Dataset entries

◇ ◇ ◇ ◇ ◇

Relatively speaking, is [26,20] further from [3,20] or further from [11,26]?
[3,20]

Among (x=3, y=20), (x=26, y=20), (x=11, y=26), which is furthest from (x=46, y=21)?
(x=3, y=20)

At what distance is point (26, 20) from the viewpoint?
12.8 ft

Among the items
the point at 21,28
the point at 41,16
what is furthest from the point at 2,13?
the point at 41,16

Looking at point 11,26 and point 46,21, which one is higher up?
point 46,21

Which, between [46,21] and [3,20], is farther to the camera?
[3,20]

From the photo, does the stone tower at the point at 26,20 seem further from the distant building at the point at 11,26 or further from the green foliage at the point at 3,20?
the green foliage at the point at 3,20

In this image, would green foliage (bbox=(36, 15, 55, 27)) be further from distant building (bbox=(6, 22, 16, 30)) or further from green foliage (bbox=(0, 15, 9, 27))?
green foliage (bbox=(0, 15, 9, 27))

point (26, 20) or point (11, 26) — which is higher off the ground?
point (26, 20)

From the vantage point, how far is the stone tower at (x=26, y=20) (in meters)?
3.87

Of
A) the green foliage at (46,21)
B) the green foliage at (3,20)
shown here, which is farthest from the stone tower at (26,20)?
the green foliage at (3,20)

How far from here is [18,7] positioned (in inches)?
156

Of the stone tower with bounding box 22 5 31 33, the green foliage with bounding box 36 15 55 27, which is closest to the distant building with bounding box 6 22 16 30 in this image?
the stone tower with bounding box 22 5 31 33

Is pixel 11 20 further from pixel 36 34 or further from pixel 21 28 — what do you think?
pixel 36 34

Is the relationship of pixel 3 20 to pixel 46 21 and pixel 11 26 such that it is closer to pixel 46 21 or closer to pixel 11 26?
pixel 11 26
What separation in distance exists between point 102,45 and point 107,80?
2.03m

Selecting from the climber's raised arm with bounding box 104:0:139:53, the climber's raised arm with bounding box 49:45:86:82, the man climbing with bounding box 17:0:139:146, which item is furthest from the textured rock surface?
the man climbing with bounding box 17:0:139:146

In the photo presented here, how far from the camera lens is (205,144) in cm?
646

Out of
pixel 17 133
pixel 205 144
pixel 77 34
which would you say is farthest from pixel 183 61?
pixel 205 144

◇ ◇ ◇ ◇ ◇

■ THE PROBLEM: Write out all of the records above word for word, keeping each line unchanged.

■ ANSWER:
Relatively speaking, is [26,20] further from [3,20] or further from [11,26]?
[3,20]

Among (x=3, y=20), (x=26, y=20), (x=11, y=26), which is furthest from (x=46, y=21)?
(x=3, y=20)

At what distance is point (26, 20) from the viewpoint?
12.8 ft

Among the items
the point at 21,28
the point at 41,16
what is furthest from the point at 2,13?
the point at 41,16

Looking at point 11,26 and point 46,21, which one is higher up?
point 46,21

Which, between [46,21] and [3,20], is farther to the camera?
[3,20]

From the photo, does the stone tower at the point at 26,20 seem further from the distant building at the point at 11,26 or further from the green foliage at the point at 3,20?
the green foliage at the point at 3,20

In this image, would green foliage (bbox=(36, 15, 55, 27)) be further from distant building (bbox=(6, 22, 16, 30)) or further from green foliage (bbox=(0, 15, 9, 27))?
green foliage (bbox=(0, 15, 9, 27))

point (26, 20) or point (11, 26) — which is higher off the ground?
point (26, 20)

From the vantage point, how far is the stone tower at (x=26, y=20) (in meters)?
3.87

Of
A) the green foliage at (46,21)
B) the green foliage at (3,20)
shown here, which is farthest from the stone tower at (26,20)?
the green foliage at (3,20)

How far from here is [18,7] positioned (in inches)?
156

Of the stone tower with bounding box 22 5 31 33, the green foliage with bounding box 36 15 55 27, which is closest to the distant building with bounding box 6 22 16 30 in this image?
the stone tower with bounding box 22 5 31 33

Is pixel 11 20 further from pixel 36 34 or further from pixel 21 28 — what do you think?
pixel 36 34

Is the relationship of pixel 3 20 to pixel 46 21 and pixel 11 26 such that it is closer to pixel 46 21 or closer to pixel 11 26?
pixel 11 26
What separation in distance exists between point 102,45 and point 107,80?
2.03m

Selecting from the climber's raised arm with bounding box 104:0:139:53, the climber's raised arm with bounding box 49:45:86:82, the man climbing with bounding box 17:0:139:146, which item is furthest from the textured rock surface?
the man climbing with bounding box 17:0:139:146

In the photo presented here, how far from the camera lens is (205,144) in cm?
646

Out of
pixel 17 133
pixel 205 144
pixel 77 34
which would you say is farthest from pixel 183 61?
pixel 205 144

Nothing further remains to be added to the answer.